See Why Abu Dhabi’s Big Sovereign Wealth Fund Wants an AI Group for Investing
Posted on 06/08/2021
As sovereign investors rapidly embrace data as the new oil, artificial intelligence (AI) can be perceived as the refineries.
SWFI reported earlier that both the Abu Dhabi Investment Authority (ADIA) and Singapore’s GIC Private Limited are in a race to construct cutting-edge quantitative investment operations. Sovereign funds have been allocating to quant hedge funds like Citadel, Point72 Management, D.E. Shaw, Two Sigma Investments, and others for quite some time, and believe they can replicate those strategies internally, saving mounds of cash on exorbitant fees. Utilizing artificial intelligence, specifically machine-learning in quant investing, appears to be the holy grail for many institutional allocators, including large sovereign investors and public pension plans such as the Canada Pension Plan Investment Board (CPP Investments). Singapore’s sovereign wealth giant GIC Private Limited formed Kepler FI in 2017 to test out new concepts and strategies in the world of institutional investing. Kepler has a project called Alpha Capture which is a multi-asset class project spanning quantitative research, alpha capture, and optimization. Some parts of Kepler’s adventures include applying machine learning techniques to create a framework for forecasting financial statements’ line items to derive the intrinsic value of a stock. GIC has a sizable buyside equity team that could benefit from greater forecasting tools on stocks.
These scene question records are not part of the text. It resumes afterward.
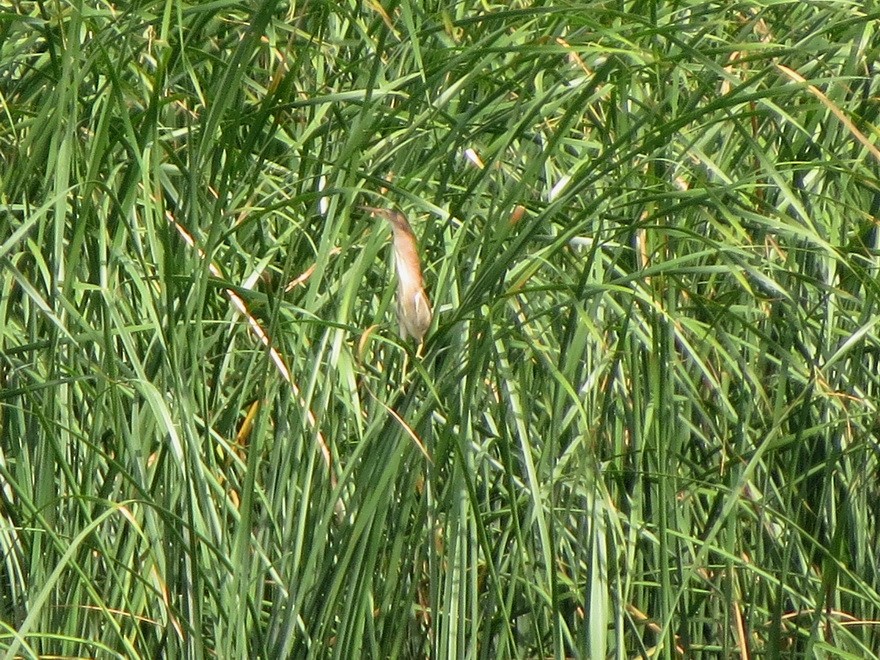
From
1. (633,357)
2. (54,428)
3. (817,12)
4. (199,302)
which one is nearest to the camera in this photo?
(199,302)

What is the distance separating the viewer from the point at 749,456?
1544mm

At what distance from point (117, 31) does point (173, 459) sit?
0.52 metres

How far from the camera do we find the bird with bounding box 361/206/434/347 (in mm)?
1326

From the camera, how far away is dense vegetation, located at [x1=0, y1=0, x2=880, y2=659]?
1274 millimetres

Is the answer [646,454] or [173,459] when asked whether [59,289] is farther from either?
[646,454]

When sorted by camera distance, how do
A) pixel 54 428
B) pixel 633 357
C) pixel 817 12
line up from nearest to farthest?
pixel 54 428
pixel 633 357
pixel 817 12

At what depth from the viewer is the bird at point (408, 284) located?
1326mm

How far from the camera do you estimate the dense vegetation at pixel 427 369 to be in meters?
1.27

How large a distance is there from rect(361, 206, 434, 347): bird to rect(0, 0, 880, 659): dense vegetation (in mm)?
20

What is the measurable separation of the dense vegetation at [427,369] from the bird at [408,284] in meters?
0.02

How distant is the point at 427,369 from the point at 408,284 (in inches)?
3.8

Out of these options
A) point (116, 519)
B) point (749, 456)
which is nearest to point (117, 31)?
point (116, 519)

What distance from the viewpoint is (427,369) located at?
1285 mm

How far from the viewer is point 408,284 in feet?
4.38
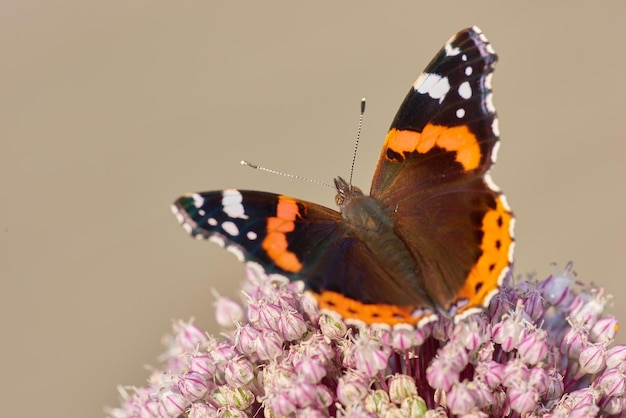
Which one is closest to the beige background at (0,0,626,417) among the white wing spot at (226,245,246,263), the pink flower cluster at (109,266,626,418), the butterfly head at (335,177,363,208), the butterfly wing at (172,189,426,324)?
the pink flower cluster at (109,266,626,418)

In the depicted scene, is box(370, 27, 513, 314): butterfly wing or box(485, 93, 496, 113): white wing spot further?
box(485, 93, 496, 113): white wing spot

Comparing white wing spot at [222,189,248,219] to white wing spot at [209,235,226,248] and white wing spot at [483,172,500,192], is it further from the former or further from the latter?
white wing spot at [483,172,500,192]

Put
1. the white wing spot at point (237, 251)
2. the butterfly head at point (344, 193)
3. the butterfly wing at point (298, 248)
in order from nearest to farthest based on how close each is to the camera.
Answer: the butterfly wing at point (298, 248) < the white wing spot at point (237, 251) < the butterfly head at point (344, 193)

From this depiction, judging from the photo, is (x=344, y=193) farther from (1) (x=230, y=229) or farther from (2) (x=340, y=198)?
(1) (x=230, y=229)

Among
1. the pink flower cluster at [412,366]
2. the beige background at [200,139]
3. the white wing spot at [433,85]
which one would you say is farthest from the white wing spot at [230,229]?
the beige background at [200,139]

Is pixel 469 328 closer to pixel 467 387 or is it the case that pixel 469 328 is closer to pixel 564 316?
pixel 467 387

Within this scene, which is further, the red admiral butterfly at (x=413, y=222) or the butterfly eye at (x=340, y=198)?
the butterfly eye at (x=340, y=198)

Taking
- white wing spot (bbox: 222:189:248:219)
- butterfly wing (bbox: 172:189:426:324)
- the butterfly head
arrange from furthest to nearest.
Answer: the butterfly head, white wing spot (bbox: 222:189:248:219), butterfly wing (bbox: 172:189:426:324)

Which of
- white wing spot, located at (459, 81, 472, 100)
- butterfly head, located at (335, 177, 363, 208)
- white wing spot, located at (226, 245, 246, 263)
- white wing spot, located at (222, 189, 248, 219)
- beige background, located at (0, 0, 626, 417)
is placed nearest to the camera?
white wing spot, located at (226, 245, 246, 263)

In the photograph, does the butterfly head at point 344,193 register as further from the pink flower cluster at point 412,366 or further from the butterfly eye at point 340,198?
the pink flower cluster at point 412,366
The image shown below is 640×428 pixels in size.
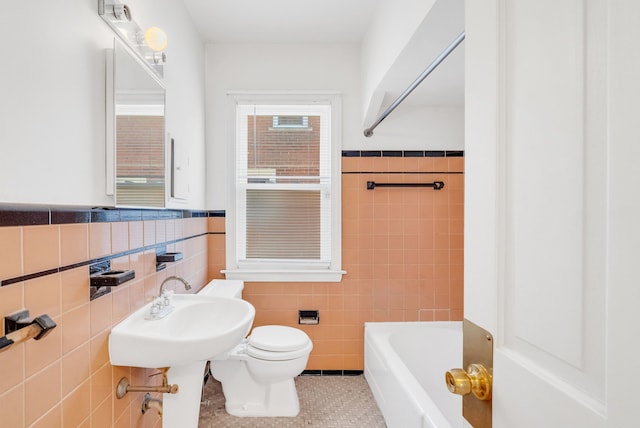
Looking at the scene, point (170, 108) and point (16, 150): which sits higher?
point (170, 108)

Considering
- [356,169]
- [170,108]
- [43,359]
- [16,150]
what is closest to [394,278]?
[356,169]

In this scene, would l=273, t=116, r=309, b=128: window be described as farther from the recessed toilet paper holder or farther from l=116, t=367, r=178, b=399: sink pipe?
l=116, t=367, r=178, b=399: sink pipe

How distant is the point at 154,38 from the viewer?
1.31 m

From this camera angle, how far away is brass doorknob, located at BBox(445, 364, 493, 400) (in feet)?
1.93

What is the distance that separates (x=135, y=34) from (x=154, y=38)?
0.31 feet

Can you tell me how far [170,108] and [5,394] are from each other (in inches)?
54.9

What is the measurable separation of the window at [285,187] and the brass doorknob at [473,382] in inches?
74.8

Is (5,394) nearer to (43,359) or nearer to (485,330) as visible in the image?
(43,359)

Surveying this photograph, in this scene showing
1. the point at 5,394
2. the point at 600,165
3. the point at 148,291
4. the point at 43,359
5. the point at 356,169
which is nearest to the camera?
the point at 600,165

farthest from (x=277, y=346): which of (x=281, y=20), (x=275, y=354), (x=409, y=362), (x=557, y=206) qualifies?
(x=281, y=20)

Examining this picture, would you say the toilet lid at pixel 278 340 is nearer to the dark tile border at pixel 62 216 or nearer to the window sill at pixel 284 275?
the window sill at pixel 284 275

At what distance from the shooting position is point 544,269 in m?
0.48

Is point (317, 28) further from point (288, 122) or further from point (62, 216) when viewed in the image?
point (62, 216)

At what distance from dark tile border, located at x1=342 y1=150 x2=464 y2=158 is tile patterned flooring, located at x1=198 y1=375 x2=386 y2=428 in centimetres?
169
Witnessing its peers building out quant teams such as CPP Investments and GIC Private Limited, ADIA started to build out its own quantitative research and investment group, hiring former professors, former hedge fund employees, data specialists and investment specialists. The quantitative research group sits in ADIA’s strategy and planning department.
Concepts such as hierarchical risk parity could be potential strategies for sovereign investors. Hierarchical risk parity is a risk-based portfolio optimization algorithm that applies machine learning techniques to seek out underlying hierarchical correlation structure of the portfolio. This would permit groups, or clusters, of similar assets to compete for capital. Assets and factors are moved into clusters with similar characteristics versus traditional asset classes. This can also be thought of as a form of multilevel risk optimization. Earlier, ADIA hired Marcos Lopez de Prado to be Global Head of Quantitative Research & Development. Some of López de Prado’s research centered around hierarchical risk parity.
Some institutional investors are looking to ESG factors and integrating them in a quantitative fashion. For example, Goldman Sachs Asset Management believes some of these ESG signals, especially data from greenhouse gas emissions, could lead to alpha generation.
All in all, sovereign investors don’t want to be left out in the AI race in the financial services industry.